* **PROVIDED ENTRIES**:
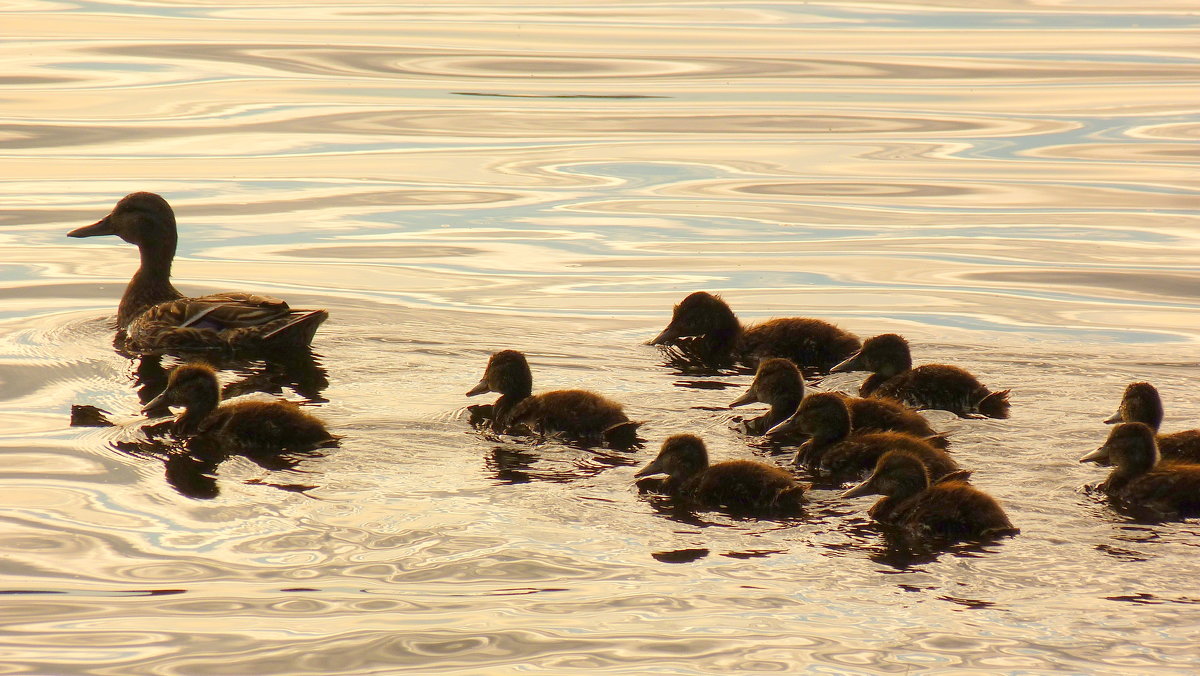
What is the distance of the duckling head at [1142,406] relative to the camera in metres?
7.56

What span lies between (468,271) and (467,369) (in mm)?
3294

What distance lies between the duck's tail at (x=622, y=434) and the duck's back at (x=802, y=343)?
2.22m

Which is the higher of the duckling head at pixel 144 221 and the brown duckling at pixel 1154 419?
the duckling head at pixel 144 221

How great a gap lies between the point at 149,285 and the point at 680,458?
5066 mm

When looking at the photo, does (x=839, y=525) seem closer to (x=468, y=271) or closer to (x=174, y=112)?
(x=468, y=271)

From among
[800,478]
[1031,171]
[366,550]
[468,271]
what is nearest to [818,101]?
[1031,171]

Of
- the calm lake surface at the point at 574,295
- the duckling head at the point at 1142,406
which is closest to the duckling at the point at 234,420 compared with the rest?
the calm lake surface at the point at 574,295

* **WHAT IS EXPECTED**: Reproduce all of the data above line for line, leaving out the pictures.

* **TASK SOLUTION**:
What is the distance of the duckling head at [1142,406] relative to the camera in metres?
7.56

What span lies between (468,271) and (467,369) (in mm)?
3294

What distance lies between the duck's tail at (x=622, y=434) and the duck's back at (x=802, y=343)?
2.22m

Which is the higher of the duckling head at pixel 144 221 and the brown duckling at pixel 1154 419?
the duckling head at pixel 144 221

How great a gap lies between the point at 149,285 and the point at 680,458?
5066 mm

When looking at the photo, does (x=839, y=525) seem closer to (x=468, y=271) or closer to (x=174, y=112)?
(x=468, y=271)

From among
[800,478]
[1031,171]
[366,550]
[468,271]
what is nearest to [818,101]?
[1031,171]

Of
- the calm lake surface at the point at 574,295
- the duckling head at the point at 1142,406
which is closest to the duckling at the point at 234,420 compared with the rest?
the calm lake surface at the point at 574,295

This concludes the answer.